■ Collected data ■

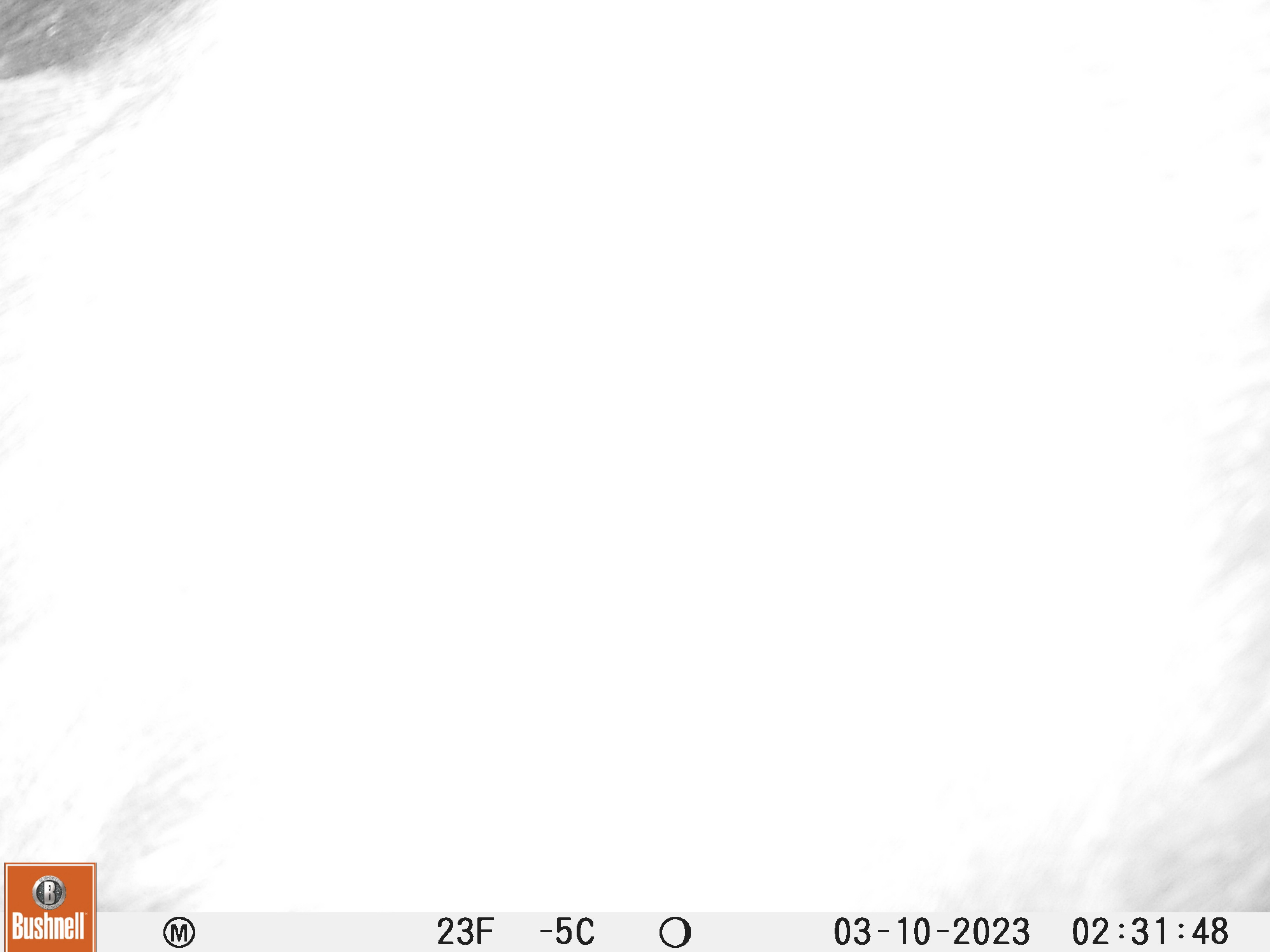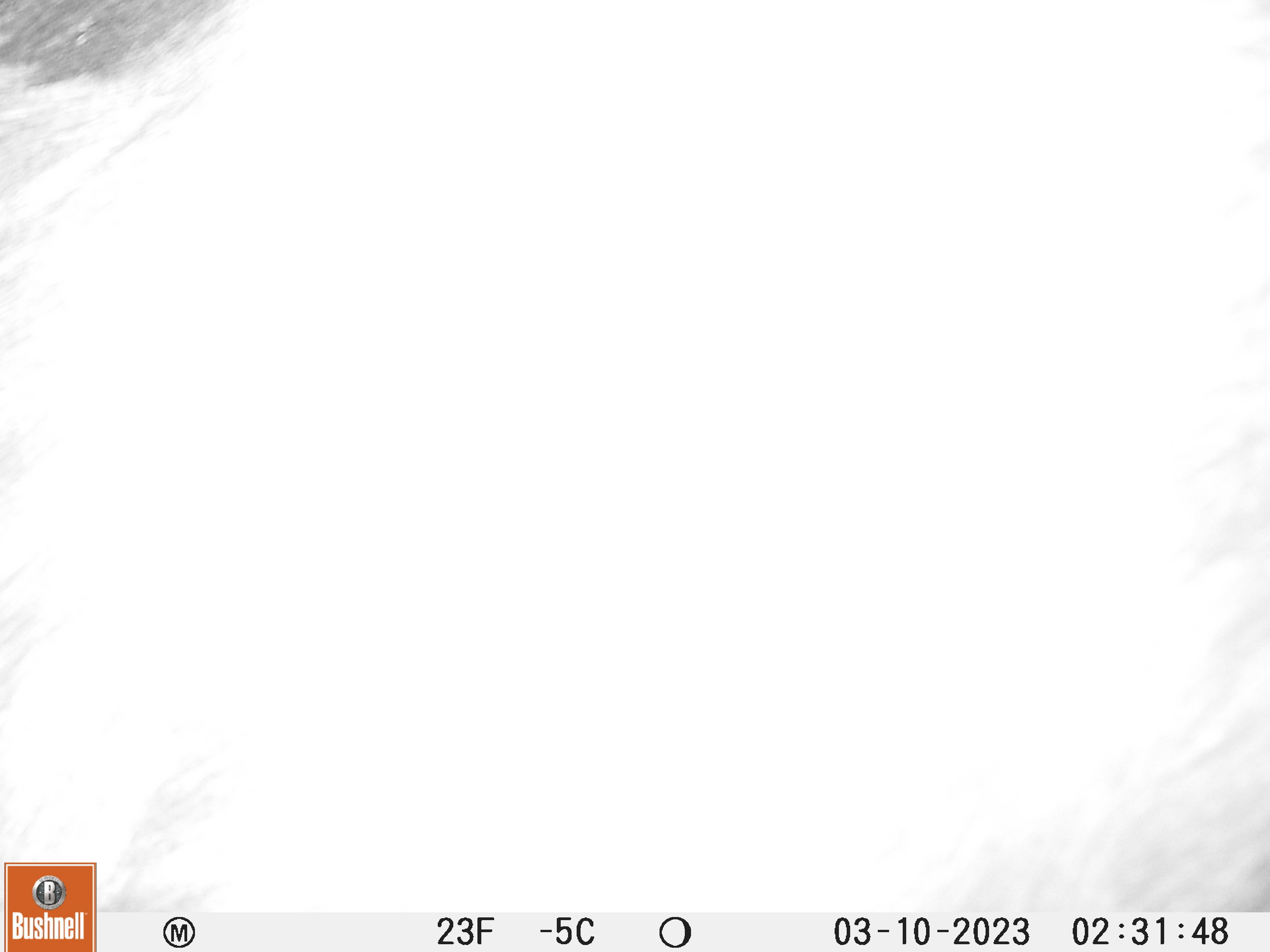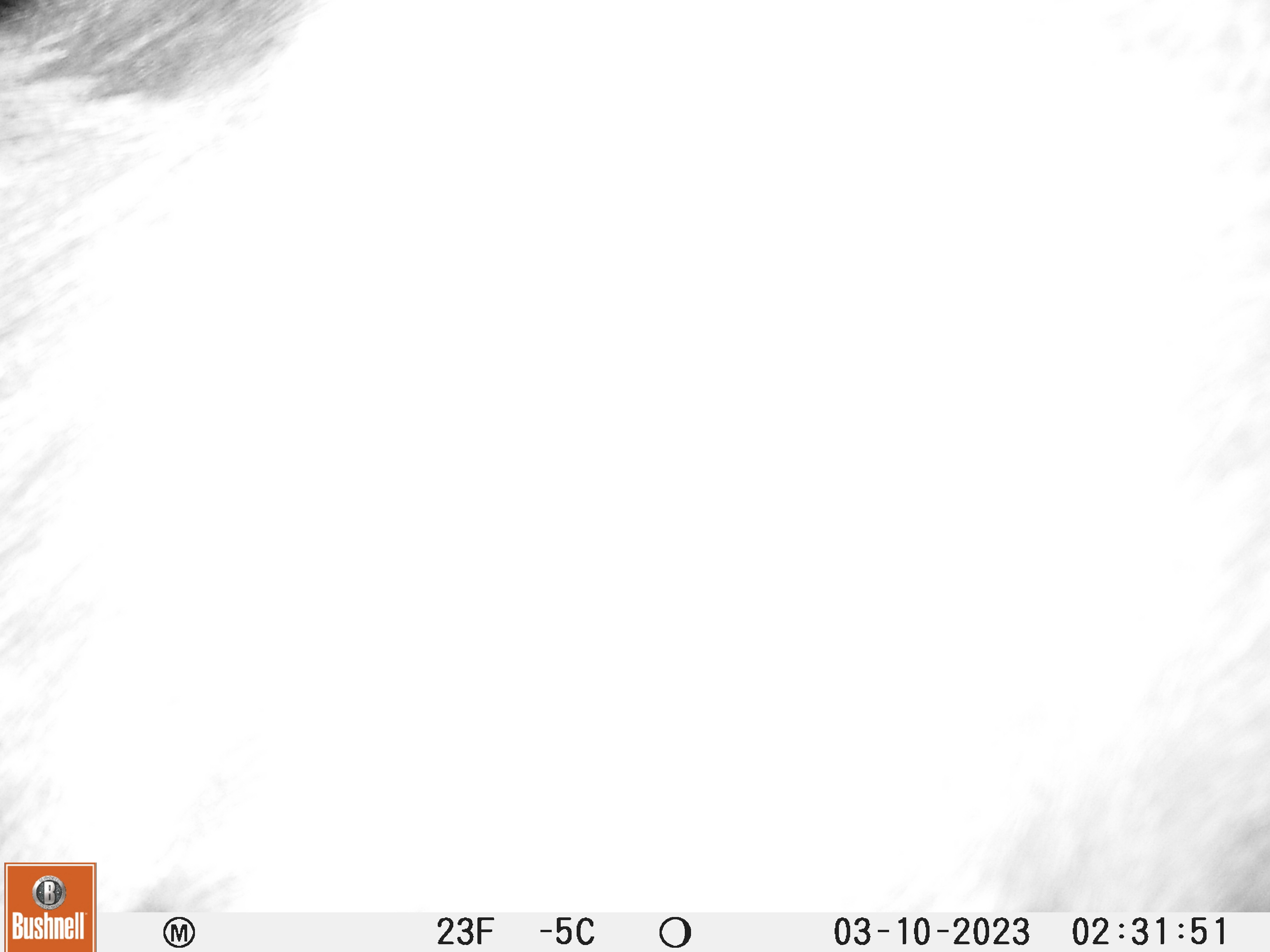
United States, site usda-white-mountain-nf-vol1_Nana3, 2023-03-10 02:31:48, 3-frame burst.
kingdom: Animalia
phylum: Chordata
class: Mammalia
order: Artiodactyla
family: Cervidae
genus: Alces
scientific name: Alces alces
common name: moose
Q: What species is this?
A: Moose (Alces alces).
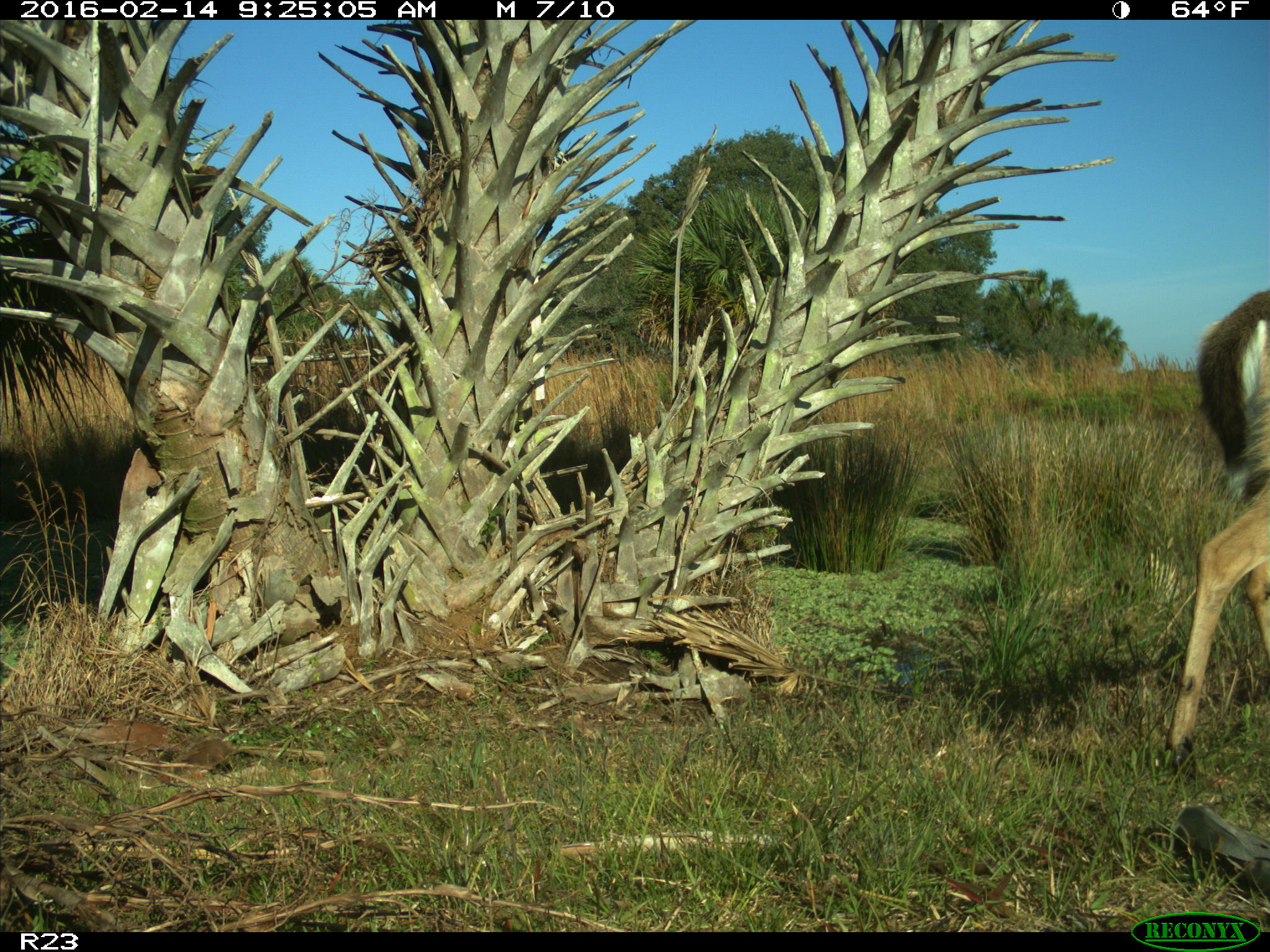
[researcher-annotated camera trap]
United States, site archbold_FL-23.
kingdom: Animalia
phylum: Chordata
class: Mammalia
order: Artiodactyla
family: Cervidae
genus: Odocoileus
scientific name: Odocoileus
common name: deer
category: unidentified deer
Unidentified deer (deer) (Odocoileus).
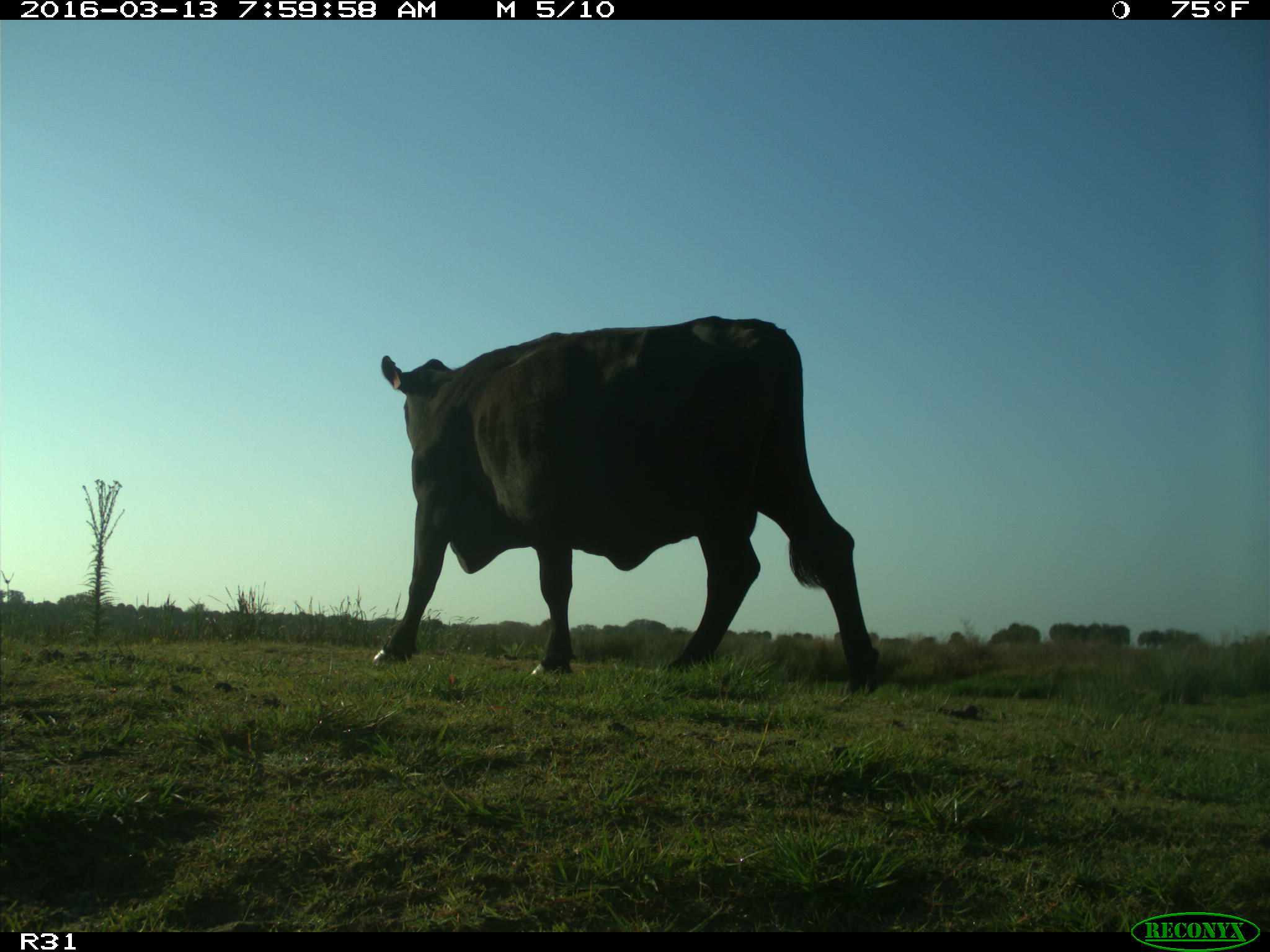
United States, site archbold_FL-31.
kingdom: Animalia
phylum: Chordata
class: Mammalia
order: Artiodactyla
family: Bovidae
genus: Bos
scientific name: Bos taurus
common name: domestic cow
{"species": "Bos taurus (domestic cow)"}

■ GOAL OF THE EXERCISE ■
Reproduce all entries above exactly, minus the images.

■ ANSWER TO THE EXERCISE ■
United States, site usda-white-mountain-nf-vol1_Nana3, 2023-03-10 02:31:48, 3-frame burst.
kingdom: Animalia
phylum: Chordata
class: Mammalia
order: Artiodactyla
family: Cervidae
genus: Alces
scientific name: Alces alces
common name: moose
Q: What species is this?
A: Moose (Alces alces).
[researcher-annotated camera trap]
United States, site archbold_FL-23.
kingdom: Animalia
phylum: Chordata
class: Mammalia
order: Artiodactyla
family: Cervidae
genus: Odocoileus
scientific name: Odocoileus
common name: deer
category: unidentified deer
Unidentified deer (deer) (Odocoileus).
United States, site archbold_FL-31.
kingdom: Animalia
phylum: Chordata
class: Mammalia
order: Artiodactyla
family: Bovidae
genus: Bos
scientific name: Bos taurus
common name: domestic cow
{"species": "Bos taurus (domestic cow)"}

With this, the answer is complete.